Recce Pharmaceuticals Ltd (ASX:RCE, OTC:RECEF) has strengthened its balance sheet with the receipt of a A$3.67 million income tax refund from the Australian Taxation Office (ATO), adding further non-dilutive funding as the company advances its synthetic anti-infective pipeline toward key Phase 3 clinical milestones.
The refund relates to the financial year ended June 30, 2025, and comprises A$3.57 million in overseas research and development expenditure, plus A$95,826 in interest paid by the ATO.
The receipt lifts Recce’s pro-forma cash position to about A$33.1 million, up from the previously stated A$29.5 million, leaving the company well placed to progress upcoming clinical, regulatory and commercial licensing activities.
Cash boost follows A$4 million placement
The tax refund complements Recce’s recently completed A$4 million placement to institutional, sophisticated and professional investors.
The placement was priced at A$0.40 per share and involved the issue of 10 million new fully paid ordinary shares.
Recce is also preparing to open a share purchase plan (SPP) to eligible shareholders on July 6, 2026, allowing participants to subscribe for up to A$30,000 worth of new shares on the same terms as the placement.
The SPP is targeting up to a further A$4 million before costs, potentially taking total proceeds from the equity raising to A$8 million.
Funding directed to licensing and clinical trials
Funds from the placement and SPP will support commercial licensing activity, clinical trials and regulatory-enabling work across Recce’s anti-infective pipeline.
The company has allocated A$3.2 million toward strengthening its position for commercial licensing discussions with a leading Middle Eastern pharmaceutical company, including workstreams designed to support a potential commercial agreement.
A further A$2 million has been set aside for clinical trials targeting areas of significant unmet medical need, including Recce’s Phase 3 diabetic foot infections (DFI) registrational topical clinical trial in Indonesia and a Phase 3 DFI registrational topical clinical trial in Australia for the US Food and Drug Administration.
Funding will also support continuation of the US Department of War Burn Wound Program.
Another A$2 million is allocated to activities enabling Investigational New Drug applications to the FDA and Indonesia’s BPOM, while A$800,000 will be used for general working capital and offer costs.

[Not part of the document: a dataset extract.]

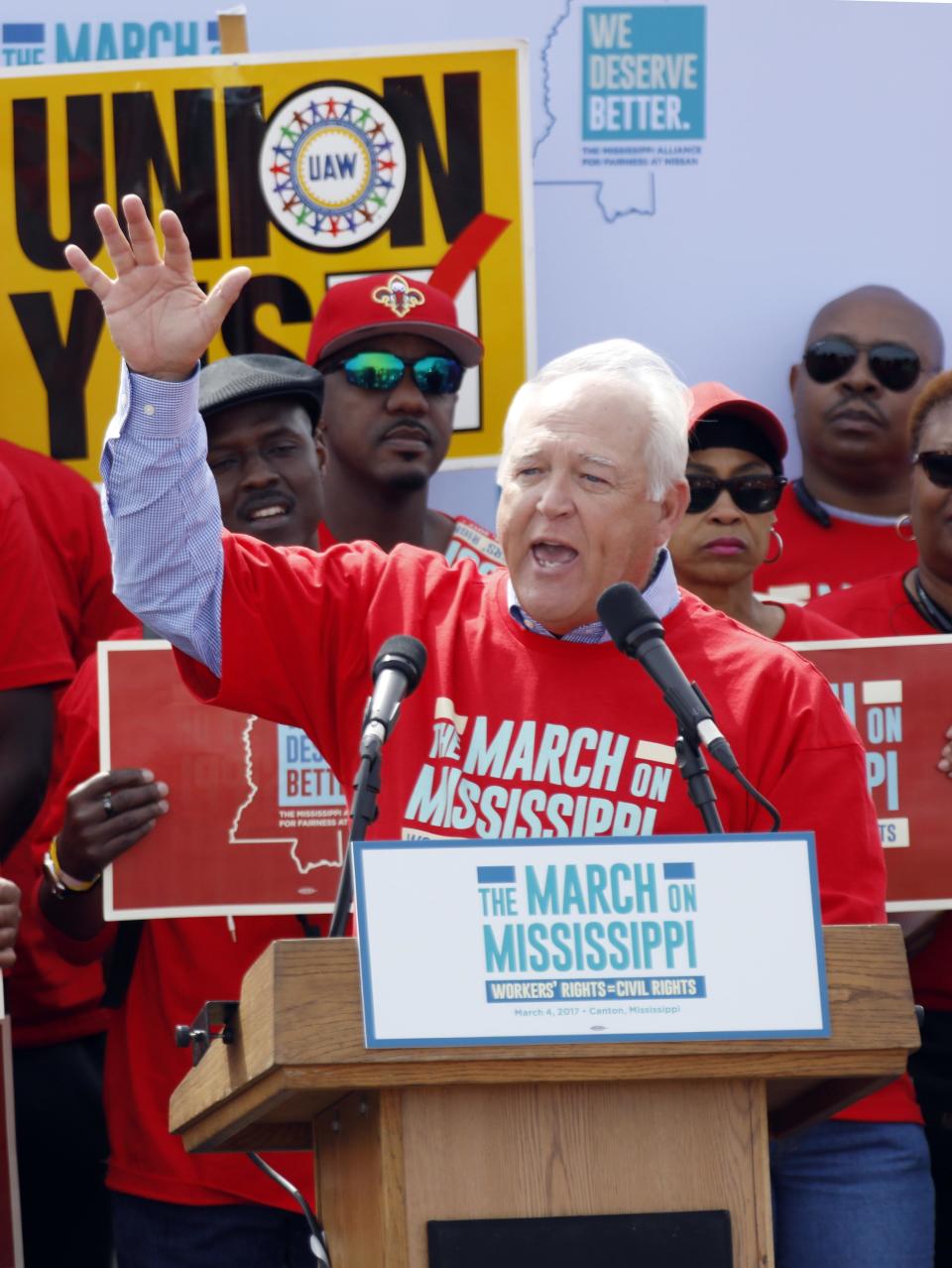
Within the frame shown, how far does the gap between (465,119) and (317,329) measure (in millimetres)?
729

Further R&D rebate expected
Recce expects to receive further non-dilutive funding, including an R&D Tax Incentive rebate from the ATO for the financial year ending June 30, 2026, of about A$7.5 million.
This anticipated rebate, together with current cash reserves and capital raising proceeds, is expected to support the company as it moves toward interim clinical data readouts and broader commercialisation opportunities.
Recce CEO James Graham said the capital raising came at an important stage for the company.
“The capital raising comes at an exciting time for the Recce business, having recently signed a non-binding term sheet with a leading Middle Eastern Pharmaceuticals Company and ahead of interim data readouts in Indonesia which is a positive step towards the potential commercialisation of R327G,” Graham said.